*Task requirements*:
Exactly as written, retype the listing below, omitting the pictures.

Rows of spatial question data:
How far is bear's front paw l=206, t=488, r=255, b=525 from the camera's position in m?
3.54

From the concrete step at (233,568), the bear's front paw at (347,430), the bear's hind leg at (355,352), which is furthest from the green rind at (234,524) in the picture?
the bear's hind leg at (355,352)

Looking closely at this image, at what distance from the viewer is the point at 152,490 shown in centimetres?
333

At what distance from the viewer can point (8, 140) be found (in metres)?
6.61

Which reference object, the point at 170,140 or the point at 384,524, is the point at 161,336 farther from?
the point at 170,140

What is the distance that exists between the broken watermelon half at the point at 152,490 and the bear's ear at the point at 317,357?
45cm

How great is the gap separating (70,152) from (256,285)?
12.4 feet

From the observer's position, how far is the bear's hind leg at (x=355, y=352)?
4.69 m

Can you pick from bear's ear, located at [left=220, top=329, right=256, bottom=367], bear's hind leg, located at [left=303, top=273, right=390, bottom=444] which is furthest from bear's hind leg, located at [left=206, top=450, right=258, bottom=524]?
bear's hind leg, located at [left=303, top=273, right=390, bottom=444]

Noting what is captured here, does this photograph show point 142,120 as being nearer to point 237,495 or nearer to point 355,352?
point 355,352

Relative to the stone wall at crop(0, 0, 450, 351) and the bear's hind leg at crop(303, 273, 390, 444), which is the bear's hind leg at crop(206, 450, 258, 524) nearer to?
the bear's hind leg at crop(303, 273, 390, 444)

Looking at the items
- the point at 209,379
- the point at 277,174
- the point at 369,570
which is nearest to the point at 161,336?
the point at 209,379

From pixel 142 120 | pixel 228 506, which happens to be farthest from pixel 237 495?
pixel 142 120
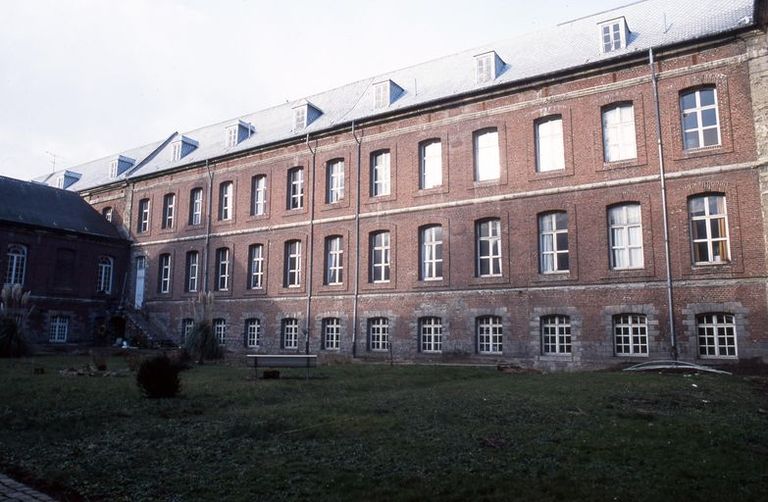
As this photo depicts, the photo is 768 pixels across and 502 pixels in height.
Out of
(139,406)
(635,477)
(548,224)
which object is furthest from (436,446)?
(548,224)

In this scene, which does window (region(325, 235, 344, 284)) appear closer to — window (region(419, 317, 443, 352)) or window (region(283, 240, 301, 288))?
window (region(283, 240, 301, 288))

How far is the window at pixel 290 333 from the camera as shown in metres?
24.9

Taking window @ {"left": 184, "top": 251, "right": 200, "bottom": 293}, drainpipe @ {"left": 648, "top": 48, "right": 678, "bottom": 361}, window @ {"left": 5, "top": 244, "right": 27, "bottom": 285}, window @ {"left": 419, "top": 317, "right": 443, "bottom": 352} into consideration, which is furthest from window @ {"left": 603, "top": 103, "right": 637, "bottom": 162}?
window @ {"left": 5, "top": 244, "right": 27, "bottom": 285}

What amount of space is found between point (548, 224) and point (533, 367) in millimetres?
4781

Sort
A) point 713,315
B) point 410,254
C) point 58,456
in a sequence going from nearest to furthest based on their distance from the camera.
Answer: point 58,456 → point 713,315 → point 410,254

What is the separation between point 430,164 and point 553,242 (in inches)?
230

*The result*:
How far is bear's front paw l=206, t=488, r=255, b=525 from the camera's position in m?
3.54

From the concrete step at (233,568), the bear's front paw at (347,430), the bear's hind leg at (355,352), which is furthest from the green rind at (234,524) in the picture?
the bear's hind leg at (355,352)

Looking closely at this image, at what distance from the viewer is the point at 152,490 shown in centimetres?
333

At what distance from the viewer can point (8, 140) be found (in metres)?
6.61

Which reference object, the point at 170,140 or the point at 384,524, is the point at 161,336 farther from?
the point at 170,140

What is the distance that exists between the broken watermelon half at the point at 152,490 and the bear's ear at the point at 317,357?
45cm

How great is the gap separating (70,152) from (256,285)?
12.4 feet

From the observer's position, how far is the bear's hind leg at (x=355, y=352)?
4.69 m

Can you pick from bear's ear, located at [left=220, top=329, right=256, bottom=367], bear's hind leg, located at [left=303, top=273, right=390, bottom=444] which is furthest from bear's hind leg, located at [left=206, top=450, right=258, bottom=524]?
bear's hind leg, located at [left=303, top=273, right=390, bottom=444]

Noting what is captured here, does this photograph show point 142,120 as being nearer to point 237,495 or nearer to point 355,352?
point 355,352

Relative to the stone wall at crop(0, 0, 450, 351) and the bear's hind leg at crop(303, 273, 390, 444), which is the bear's hind leg at crop(206, 450, 258, 524) nearer to?
the bear's hind leg at crop(303, 273, 390, 444)

Looking at the items
- the point at 209,379
- the point at 277,174
- the point at 369,570
which is nearest to the point at 161,336?
the point at 209,379

From pixel 142 120 | pixel 228 506, which happens to be farthest from pixel 237 495?
pixel 142 120
As this photo depicts, the photo is 768 pixels across and 502 pixels in height.
Out of
(139,406)
(635,477)
(548,224)
which object is furthest from (436,446)?
(548,224)

In this scene, which does window (region(325, 235, 344, 284)) appear closer to — window (region(419, 317, 443, 352)) or window (region(283, 240, 301, 288))?
window (region(283, 240, 301, 288))

How far is the window at pixel 290 333 from the camera as shown in metres?
24.9

Taking window @ {"left": 184, "top": 251, "right": 200, "bottom": 293}, drainpipe @ {"left": 648, "top": 48, "right": 678, "bottom": 361}, window @ {"left": 5, "top": 244, "right": 27, "bottom": 285}, window @ {"left": 419, "top": 317, "right": 443, "bottom": 352} into consideration, which is furthest from window @ {"left": 603, "top": 103, "right": 637, "bottom": 162}?
window @ {"left": 5, "top": 244, "right": 27, "bottom": 285}

What amount of space is found between point (548, 224) and point (533, 367) in millimetres?
4781

Sort
A) point 713,315
B) point 410,254
C) point 58,456
in a sequence going from nearest to furthest based on their distance from the camera.
Answer: point 58,456 → point 713,315 → point 410,254

What is the separation between point 430,164 and point 553,242 (in inches)?
230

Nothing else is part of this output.